## Fragment źródłowy
----
Wreszcie winniśmy wierzyć w Boga we wspólnocie, wspólnocie Kościoła, we wspólnocie cząstki Kościoła, rodzinie itd., dzięki czemu możemy się nawzajem wspierać w chwilach zwątpienia. Zauważmy, że Św. Tomasz zwątpił, bo oddzielił się od wspólnoty Kościoła. Dopiero gdy znowu był z nimi, ukazał mu się Chrystus i Tomasz uwierzył.

W przerwie Koło Gospodyń częstuje nas ciastem w pobliskiej remizie strażackiej. Mamy też okazję spojrzeć na okolicę z wieży widokowej, a także obejrzeć wystawę malarstwa miejscowej młodzieży.

Pan prof. nzw. dr hab. Andrzej Urbaniak z Wydziału Informatyki Politechniki Poznańskiej oraz Papieskiego Wydziału Teologicznego wskazuje na sposoby przekazywania wiary dzieciom przez rodziców. Na wstępie zwraca uwagę, że wybór małżeństwa czy kapłaństwa nie może być ucieczką od kapłaństwa czy małżeństwa. Wybór stanu wynikać winien z wartości tego stanu samego w sobie. Zadania małżeństwa to wspólnota osób, służba życiu (rodzenie fizyczne i duchowe czyli wychowanie) , udział w życiu społecznym oraz udział w misji Kościoła, nad czym się prelegent głównie zatrzymuje. Udział w misji ewangelizacyjnej Kościoła dotyczy głównie misji wobec własnych dzieci.
----
## Zbiór materiałów

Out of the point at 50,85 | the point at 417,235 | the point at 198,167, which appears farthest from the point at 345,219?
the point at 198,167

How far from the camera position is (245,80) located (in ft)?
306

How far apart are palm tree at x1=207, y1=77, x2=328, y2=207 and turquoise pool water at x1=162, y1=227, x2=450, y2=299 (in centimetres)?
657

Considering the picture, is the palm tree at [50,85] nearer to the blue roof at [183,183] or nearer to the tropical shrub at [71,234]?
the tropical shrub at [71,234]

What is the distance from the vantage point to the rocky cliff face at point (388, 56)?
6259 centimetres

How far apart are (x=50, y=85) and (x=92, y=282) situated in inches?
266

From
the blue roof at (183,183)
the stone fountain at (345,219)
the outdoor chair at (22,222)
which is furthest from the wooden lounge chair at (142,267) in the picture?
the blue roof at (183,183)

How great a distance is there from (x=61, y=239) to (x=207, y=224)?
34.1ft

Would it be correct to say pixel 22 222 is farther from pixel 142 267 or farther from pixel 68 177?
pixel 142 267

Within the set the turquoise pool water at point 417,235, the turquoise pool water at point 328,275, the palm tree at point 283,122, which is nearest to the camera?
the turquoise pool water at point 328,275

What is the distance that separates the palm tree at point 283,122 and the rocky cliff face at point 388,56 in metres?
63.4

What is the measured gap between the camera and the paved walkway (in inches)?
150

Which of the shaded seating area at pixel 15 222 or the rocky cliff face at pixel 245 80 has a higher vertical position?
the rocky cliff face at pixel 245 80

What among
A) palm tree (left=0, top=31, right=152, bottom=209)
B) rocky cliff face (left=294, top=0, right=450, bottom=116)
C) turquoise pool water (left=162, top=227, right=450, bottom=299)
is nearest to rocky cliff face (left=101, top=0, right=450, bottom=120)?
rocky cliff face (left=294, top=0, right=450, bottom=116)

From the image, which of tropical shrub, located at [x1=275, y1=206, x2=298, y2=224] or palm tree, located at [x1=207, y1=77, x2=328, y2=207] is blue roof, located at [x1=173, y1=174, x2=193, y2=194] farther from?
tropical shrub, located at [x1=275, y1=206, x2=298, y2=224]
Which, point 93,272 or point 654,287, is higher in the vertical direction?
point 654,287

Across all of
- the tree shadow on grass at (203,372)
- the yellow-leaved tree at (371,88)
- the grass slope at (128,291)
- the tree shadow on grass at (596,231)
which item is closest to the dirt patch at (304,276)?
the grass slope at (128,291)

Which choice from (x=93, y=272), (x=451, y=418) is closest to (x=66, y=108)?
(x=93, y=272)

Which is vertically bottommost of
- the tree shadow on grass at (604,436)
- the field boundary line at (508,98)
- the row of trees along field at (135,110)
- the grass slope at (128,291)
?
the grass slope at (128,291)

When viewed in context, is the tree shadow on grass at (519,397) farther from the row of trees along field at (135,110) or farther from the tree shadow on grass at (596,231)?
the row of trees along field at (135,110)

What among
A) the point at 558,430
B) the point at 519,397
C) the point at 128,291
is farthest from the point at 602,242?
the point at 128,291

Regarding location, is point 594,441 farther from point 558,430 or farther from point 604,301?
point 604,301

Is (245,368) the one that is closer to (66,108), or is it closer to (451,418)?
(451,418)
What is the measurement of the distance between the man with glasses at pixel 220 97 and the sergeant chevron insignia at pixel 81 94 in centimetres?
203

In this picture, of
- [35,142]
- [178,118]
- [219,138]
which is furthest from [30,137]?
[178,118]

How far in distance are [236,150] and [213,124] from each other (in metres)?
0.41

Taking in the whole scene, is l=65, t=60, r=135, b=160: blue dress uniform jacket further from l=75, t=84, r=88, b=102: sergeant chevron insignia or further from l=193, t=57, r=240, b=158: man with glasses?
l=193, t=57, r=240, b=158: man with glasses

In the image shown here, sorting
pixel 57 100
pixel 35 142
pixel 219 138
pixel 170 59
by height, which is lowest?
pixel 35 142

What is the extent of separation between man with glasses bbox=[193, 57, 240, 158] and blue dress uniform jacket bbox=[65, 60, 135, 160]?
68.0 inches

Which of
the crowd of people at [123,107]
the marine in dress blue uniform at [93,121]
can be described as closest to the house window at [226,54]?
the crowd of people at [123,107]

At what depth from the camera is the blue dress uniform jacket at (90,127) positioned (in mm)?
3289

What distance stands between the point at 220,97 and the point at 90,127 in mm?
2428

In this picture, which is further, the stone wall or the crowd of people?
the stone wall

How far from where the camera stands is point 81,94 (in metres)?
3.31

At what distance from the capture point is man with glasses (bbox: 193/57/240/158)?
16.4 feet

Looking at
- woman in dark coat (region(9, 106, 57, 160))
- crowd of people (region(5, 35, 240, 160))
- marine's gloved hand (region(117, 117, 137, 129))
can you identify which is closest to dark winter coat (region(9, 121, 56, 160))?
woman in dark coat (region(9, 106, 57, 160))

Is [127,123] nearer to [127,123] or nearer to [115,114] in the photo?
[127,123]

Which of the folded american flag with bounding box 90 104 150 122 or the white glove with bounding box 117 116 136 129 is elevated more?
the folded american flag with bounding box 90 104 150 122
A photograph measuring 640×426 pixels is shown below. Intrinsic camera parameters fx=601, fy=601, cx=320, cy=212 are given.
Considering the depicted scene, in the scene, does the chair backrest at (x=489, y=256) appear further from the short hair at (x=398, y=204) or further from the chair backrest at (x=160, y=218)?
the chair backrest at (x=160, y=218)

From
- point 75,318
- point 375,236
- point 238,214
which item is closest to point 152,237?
----
## Treść polecenia
Rozstrzygnij, czy stwierdzenia (a), (b) i (c) zgadzają się z fragmentem źródłowym. Przy każdym napisz „tak” lub „nie” i przytocz dosłownie słowa tekstu, które o tym decydują.
(a) Św. Tomasz zwątpił, ponieważ oddzielił się od wspólnoty Kościoła.
(b) Oglądana wystawa malarstwa była dziełem miejscowych dorosłych artystów.
(c) Prelegent zatrzymuje się głównie nad udziałem małżeństwa w życiu społecznym.

## Odpowiedź pisemna
(a) Tak: „Św. Tomasz zwątpił, bo oddzielił się od wspólnoty Kościoła”.
(b) Nie: „obejrzeć wystawę malarstwa miejscowej młodzieży”.
(c) Nie: „udział w misji Kościoła, nad czym się prelegent głównie zatrzymuje”.